- From tonight’s City Council meeting:
- City Staff and County Staff are meeting this week.
- The City Council wants the County to come to the March 3 council meeting to explain themselves.
- The City Council is hopping mad at the County. Member Ramiro Valderrama wants a discussion about withdrawing the Trail from the Inter Local Agreement (ILA) with the County, but this effort failed to muster a majority because it’s unknown what unintended consequences could be. This subject could be revisited if the March 3 County Come-to-Jesus meeting is unsatisfactory.
- Deputy Mayor Kathy Huckabay wants to give the County the “benefit of the doubt” over the “communications” issue. (!!!)
- Member Tom Odell, who had met with County officials about the North end troubles and came away cautiously optimistic, has “had it.”
- When the video tape of the meeting is posted on the City web site in about three or four days, the discussion at the top of the meeting (including a staff report) is worth watching. It takes about an hour. Then skip ahead to public comment for my remarks.
Now for my commentary today.
It’s not often I am gobsmacked by government, but one should never under estimate the incompetence of King County.
The County issued its design plans for that portion of the East Lake Sammamish Trail that runs from 33rd St (the 7-11) to the Issaquah City Limits, and it’s the identical design to the North end that has caused so much controversy.
Please see my post of Sunday, County to City, citizens: Drop Dead, for context.
I emailed the City Feb. 15 about the design.
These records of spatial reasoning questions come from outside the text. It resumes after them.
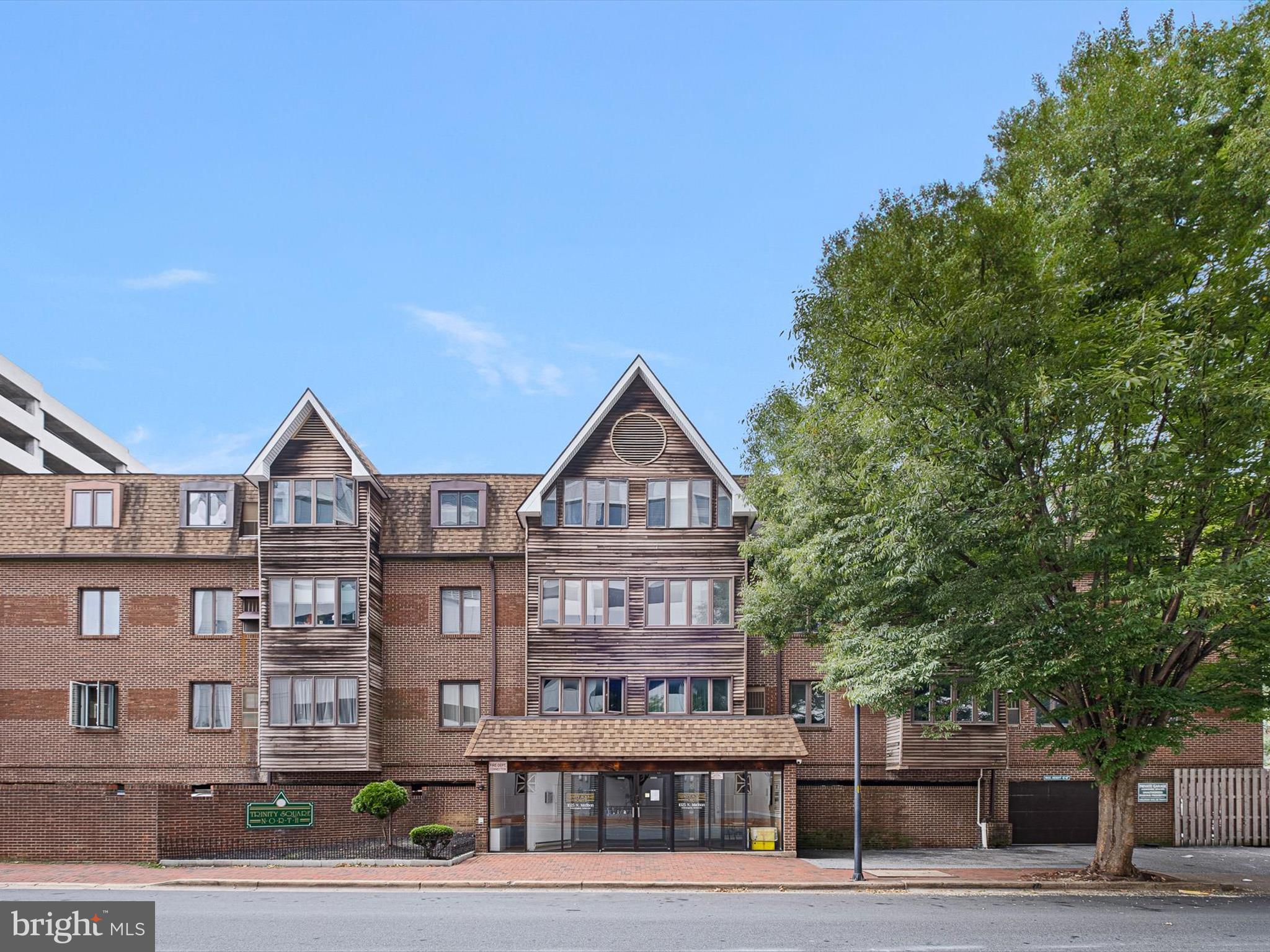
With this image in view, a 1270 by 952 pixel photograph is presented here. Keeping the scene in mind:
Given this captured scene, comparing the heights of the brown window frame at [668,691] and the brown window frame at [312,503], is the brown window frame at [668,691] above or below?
below

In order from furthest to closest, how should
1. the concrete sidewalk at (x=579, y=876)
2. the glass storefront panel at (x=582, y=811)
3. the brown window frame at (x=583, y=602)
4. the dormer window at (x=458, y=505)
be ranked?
the dormer window at (x=458, y=505) → the brown window frame at (x=583, y=602) → the glass storefront panel at (x=582, y=811) → the concrete sidewalk at (x=579, y=876)

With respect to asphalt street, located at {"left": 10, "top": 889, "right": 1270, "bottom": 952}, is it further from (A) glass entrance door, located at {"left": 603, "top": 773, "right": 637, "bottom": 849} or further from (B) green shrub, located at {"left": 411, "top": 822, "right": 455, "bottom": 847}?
(A) glass entrance door, located at {"left": 603, "top": 773, "right": 637, "bottom": 849}

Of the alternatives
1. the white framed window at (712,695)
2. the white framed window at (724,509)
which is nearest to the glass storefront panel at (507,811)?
the white framed window at (712,695)

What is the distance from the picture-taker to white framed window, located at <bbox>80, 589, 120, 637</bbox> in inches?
1345

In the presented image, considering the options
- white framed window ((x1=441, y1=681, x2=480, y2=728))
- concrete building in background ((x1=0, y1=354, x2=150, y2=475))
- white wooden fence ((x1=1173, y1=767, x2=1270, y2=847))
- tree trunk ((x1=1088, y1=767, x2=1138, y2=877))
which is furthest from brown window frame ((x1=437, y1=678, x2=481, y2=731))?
concrete building in background ((x1=0, y1=354, x2=150, y2=475))

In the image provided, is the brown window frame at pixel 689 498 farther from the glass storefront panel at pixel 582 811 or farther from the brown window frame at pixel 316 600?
the brown window frame at pixel 316 600

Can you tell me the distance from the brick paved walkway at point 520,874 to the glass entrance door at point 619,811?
170 cm

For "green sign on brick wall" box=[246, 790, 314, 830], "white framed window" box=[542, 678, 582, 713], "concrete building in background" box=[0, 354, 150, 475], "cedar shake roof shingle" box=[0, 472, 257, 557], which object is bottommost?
"green sign on brick wall" box=[246, 790, 314, 830]

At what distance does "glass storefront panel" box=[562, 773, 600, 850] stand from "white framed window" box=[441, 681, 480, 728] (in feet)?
15.8

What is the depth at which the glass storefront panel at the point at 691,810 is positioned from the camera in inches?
1177

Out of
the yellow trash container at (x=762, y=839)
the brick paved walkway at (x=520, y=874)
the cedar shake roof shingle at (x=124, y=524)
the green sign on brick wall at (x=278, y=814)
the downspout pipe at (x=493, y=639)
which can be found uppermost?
the cedar shake roof shingle at (x=124, y=524)

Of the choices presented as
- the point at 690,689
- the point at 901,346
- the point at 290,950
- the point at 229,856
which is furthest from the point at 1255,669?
the point at 229,856

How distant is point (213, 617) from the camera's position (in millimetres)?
34250

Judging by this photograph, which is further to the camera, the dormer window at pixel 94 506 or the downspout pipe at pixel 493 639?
the dormer window at pixel 94 506
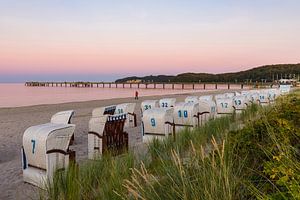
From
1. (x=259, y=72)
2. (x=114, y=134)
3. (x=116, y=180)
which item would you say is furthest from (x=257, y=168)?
(x=259, y=72)

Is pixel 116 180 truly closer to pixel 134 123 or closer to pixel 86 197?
pixel 86 197

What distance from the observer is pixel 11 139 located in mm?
12172

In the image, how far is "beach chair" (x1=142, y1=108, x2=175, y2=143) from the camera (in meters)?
8.68

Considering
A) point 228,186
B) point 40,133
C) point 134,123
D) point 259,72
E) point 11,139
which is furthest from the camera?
point 259,72

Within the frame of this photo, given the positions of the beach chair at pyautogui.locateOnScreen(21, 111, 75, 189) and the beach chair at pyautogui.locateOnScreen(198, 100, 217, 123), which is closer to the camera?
the beach chair at pyautogui.locateOnScreen(21, 111, 75, 189)

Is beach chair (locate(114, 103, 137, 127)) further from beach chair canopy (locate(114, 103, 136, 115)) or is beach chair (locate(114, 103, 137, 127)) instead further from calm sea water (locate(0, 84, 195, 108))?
calm sea water (locate(0, 84, 195, 108))

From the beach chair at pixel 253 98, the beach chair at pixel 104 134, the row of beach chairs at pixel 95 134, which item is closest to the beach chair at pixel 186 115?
the row of beach chairs at pixel 95 134

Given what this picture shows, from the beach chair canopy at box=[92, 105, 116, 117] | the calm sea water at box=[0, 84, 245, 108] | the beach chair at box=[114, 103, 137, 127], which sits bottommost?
the calm sea water at box=[0, 84, 245, 108]

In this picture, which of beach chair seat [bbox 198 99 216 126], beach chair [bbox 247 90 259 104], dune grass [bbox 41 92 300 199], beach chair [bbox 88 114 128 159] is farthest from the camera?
beach chair [bbox 247 90 259 104]

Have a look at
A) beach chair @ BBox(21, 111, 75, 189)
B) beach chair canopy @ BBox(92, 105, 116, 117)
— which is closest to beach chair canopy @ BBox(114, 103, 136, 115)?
beach chair canopy @ BBox(92, 105, 116, 117)

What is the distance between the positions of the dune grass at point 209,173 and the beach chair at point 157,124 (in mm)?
A: 2487

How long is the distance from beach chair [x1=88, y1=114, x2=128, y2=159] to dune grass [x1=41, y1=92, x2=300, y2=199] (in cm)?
188

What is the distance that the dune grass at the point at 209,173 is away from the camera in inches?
115

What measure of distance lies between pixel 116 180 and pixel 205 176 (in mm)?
1287
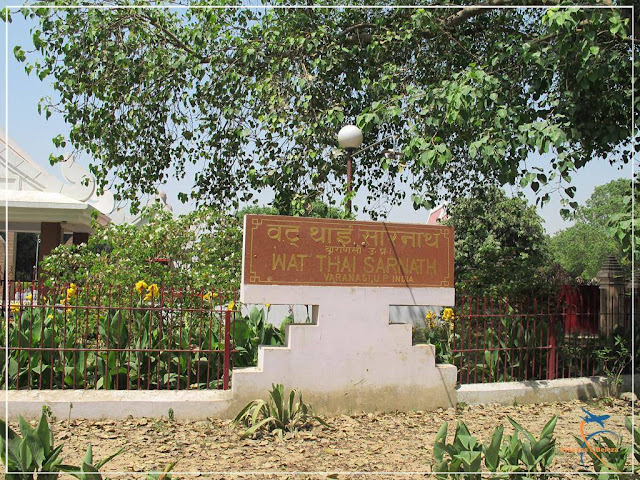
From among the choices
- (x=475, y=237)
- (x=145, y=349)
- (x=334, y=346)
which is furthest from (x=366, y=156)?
(x=475, y=237)

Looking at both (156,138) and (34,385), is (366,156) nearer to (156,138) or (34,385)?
(156,138)

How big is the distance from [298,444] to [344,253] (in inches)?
83.9

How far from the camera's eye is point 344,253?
6.64m

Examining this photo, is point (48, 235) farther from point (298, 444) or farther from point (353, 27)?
point (298, 444)

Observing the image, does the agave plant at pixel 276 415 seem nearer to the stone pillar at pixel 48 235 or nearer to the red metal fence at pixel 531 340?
the red metal fence at pixel 531 340

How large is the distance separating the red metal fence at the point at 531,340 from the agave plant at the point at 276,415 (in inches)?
87.0

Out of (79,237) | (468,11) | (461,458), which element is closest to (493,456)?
(461,458)

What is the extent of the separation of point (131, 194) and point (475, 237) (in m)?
12.9

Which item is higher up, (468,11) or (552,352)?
(468,11)

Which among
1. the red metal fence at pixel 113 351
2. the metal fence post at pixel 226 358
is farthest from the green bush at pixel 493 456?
the red metal fence at pixel 113 351

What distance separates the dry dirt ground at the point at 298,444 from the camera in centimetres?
477

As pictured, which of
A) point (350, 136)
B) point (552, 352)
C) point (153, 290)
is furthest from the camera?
point (552, 352)

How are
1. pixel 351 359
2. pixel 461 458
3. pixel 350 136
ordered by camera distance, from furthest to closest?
pixel 350 136, pixel 351 359, pixel 461 458

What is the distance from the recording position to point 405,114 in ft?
26.0
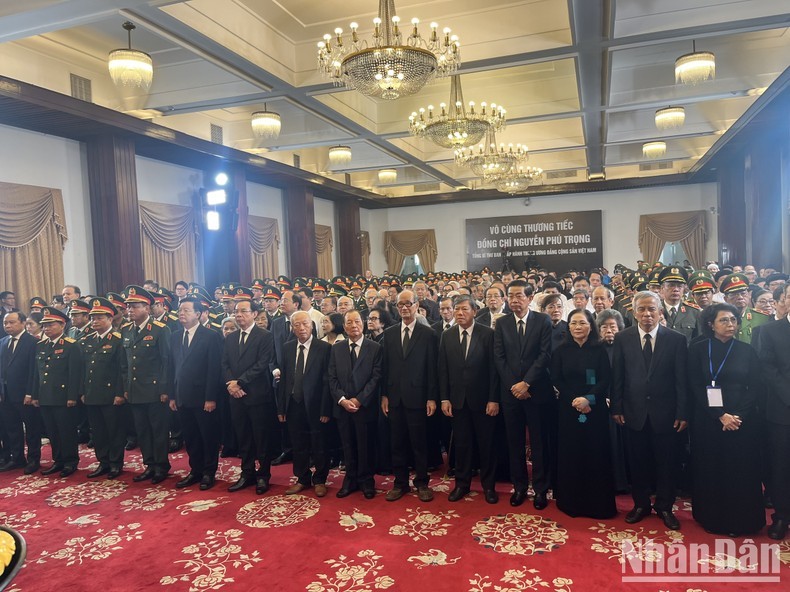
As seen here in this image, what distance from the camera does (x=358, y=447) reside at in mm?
4203

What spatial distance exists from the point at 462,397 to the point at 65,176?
7.46m

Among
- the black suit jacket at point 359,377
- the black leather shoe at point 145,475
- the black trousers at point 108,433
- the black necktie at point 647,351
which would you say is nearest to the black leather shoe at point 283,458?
the black leather shoe at point 145,475

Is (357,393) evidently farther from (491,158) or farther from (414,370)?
(491,158)

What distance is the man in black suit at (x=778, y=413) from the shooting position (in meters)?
3.25

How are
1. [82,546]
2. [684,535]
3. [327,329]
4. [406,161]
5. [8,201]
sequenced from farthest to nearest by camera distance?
[406,161] < [8,201] < [327,329] < [82,546] < [684,535]

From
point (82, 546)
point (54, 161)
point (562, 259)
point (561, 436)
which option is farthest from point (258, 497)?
point (562, 259)

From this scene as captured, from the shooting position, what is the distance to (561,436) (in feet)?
12.1

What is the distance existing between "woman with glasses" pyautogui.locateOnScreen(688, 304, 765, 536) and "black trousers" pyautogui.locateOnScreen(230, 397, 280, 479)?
3126 millimetres

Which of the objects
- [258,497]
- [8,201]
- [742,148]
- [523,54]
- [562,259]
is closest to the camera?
[258,497]

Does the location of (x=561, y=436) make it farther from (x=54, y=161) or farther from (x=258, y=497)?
(x=54, y=161)

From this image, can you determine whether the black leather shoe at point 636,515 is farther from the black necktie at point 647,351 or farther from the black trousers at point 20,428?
the black trousers at point 20,428

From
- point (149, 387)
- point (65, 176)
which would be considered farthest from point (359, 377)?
point (65, 176)

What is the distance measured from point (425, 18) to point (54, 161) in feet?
19.2

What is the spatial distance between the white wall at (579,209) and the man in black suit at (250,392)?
47.7ft
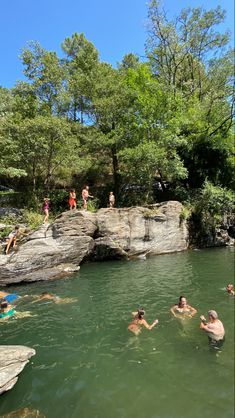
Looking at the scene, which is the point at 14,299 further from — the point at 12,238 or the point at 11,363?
the point at 11,363

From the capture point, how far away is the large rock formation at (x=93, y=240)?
17969 millimetres

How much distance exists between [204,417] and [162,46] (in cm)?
3504

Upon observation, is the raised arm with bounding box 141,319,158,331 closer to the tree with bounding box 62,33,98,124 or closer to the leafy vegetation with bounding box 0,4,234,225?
the leafy vegetation with bounding box 0,4,234,225

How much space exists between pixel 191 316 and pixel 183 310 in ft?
1.35

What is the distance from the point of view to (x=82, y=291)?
50.0 feet

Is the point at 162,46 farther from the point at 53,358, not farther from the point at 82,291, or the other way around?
the point at 53,358

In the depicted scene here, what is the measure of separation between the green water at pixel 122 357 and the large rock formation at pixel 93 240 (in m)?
2.43

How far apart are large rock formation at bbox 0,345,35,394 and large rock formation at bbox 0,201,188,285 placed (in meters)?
8.81

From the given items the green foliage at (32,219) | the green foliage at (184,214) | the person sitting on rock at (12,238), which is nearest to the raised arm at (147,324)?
the person sitting on rock at (12,238)

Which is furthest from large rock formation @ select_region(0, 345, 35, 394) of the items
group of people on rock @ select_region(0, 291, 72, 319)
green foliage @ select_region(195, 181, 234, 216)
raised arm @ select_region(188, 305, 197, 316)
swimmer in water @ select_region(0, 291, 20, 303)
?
green foliage @ select_region(195, 181, 234, 216)

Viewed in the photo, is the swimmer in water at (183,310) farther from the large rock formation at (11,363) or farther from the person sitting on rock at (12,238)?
the person sitting on rock at (12,238)

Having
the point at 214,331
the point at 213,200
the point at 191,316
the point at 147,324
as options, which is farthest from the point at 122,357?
the point at 213,200

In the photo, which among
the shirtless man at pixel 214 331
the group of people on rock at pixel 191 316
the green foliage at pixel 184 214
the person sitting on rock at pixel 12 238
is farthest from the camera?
the green foliage at pixel 184 214

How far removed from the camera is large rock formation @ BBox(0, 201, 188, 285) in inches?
707
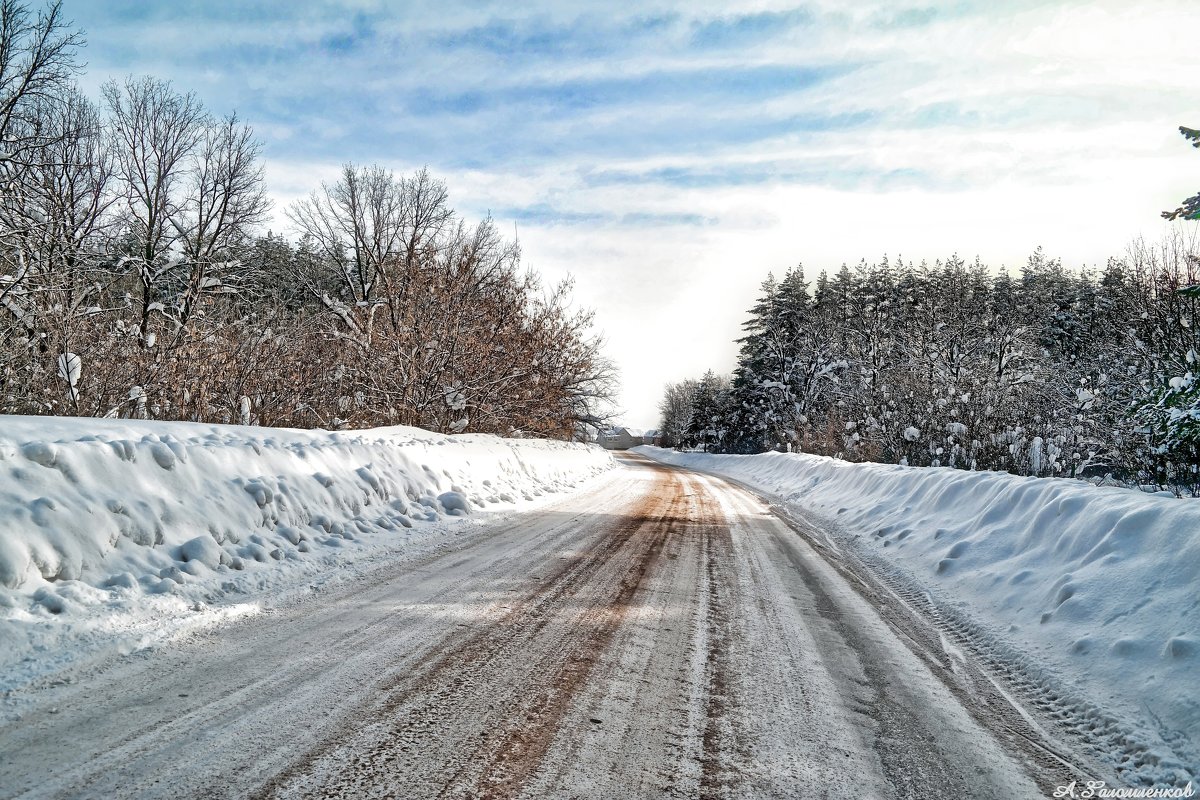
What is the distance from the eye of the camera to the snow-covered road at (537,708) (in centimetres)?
217

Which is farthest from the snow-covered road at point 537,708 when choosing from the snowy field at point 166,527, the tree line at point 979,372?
the tree line at point 979,372

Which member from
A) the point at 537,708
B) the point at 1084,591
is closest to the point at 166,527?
the point at 537,708

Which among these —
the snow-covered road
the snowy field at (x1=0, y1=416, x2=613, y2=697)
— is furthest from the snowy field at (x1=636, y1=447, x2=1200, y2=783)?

What I got back pretty much summed up the County’s position by this clip from the Paul Newman movie, Cool Hand Luke.
In an email Feb. 16 to me (subject as always to Public Records disclosure), Laura Philpot, assistant City Manager, advised:
We (city staff) are aware that the 90% plans released by the County do not address the City’s comments submitted at the 60% stage of the project. Our City Manager, Ben Yazici, and myself met with the Director of Parks for King County, Kevin Brown, on January 30 to express our concerns about a lack of response to our comments thus far. Mr. Brown shared the fact that they are working on addressing our comments; even now that the 90% have been released. He shared there was a breakdown in their internal communication and the design team did not receive our letter in a timely manner, but they are still committed to being more flexible. Mr. Brown and I have a more detailed follow up meeting scheduled later this week to review their progress. We will not be accepting the transfer of the permit from King County until such time our comments have been responded to.
I emailed Brown afterwards:
Following the issuance of the 90% design and tree retention plan for ELST Section 2A, I noted that the plans continue to call for an 18 ft wide trail and removal of up to 65% of the trees along this section.
I contacted the City of Sammamish and in part received the following (public records-eligible) reply from Laura Philpot of the city:
Our City Manager, Ben Yazici, and myself met with the Director of Parks for King County, Kevin Brown, on January 30 to express our concerns about a lack of response to our comments thus far. Mr. Brown shared the fact that they are working on addressing our comments; even now that the 90% have been released. He shared there was a breakdown in their internal communication and the design team did not receive our letter in a timely manner….
This raises the obvious question of whether any of the other public comments, including my own, were shared with the design team. Were all comments not communicated to the design team due to an “internal communications error”?
The excuse of an “internal communications error” defies belief. The Oct. 29 deadline for public comments, and the city’s interest were hardly a secret to the County and the design team. Common sense dictates that someone would have asked about them—if there was any real interest in considering them.
The lack of any design revisions to accommodate sensitive areas, to save more trees, etc., only solidifies the perception that (1) King County doesn’t give a darn about citizen comments per the “Comment Period,” (2) is so inflexible and adamant about deviating from a semi-truck-capable trail design that it’s willing to sacrifice the environment and neighborhood concerns in the process.
Given the high profile controversy over the Section 1 issues, the County’s 90% design of Section 2A demonstrates an appalling lack of sensitivity over the issues previously raised to the county. It is precisely this sort of thing that gives the county a bad name.
So that there is “no error of communications,” the underlying question stands:
What happened to all the other comments (including my own) that were submitted by the Oct. 29 Public Comment period deadline?
As yet I have not received an answer from Brown.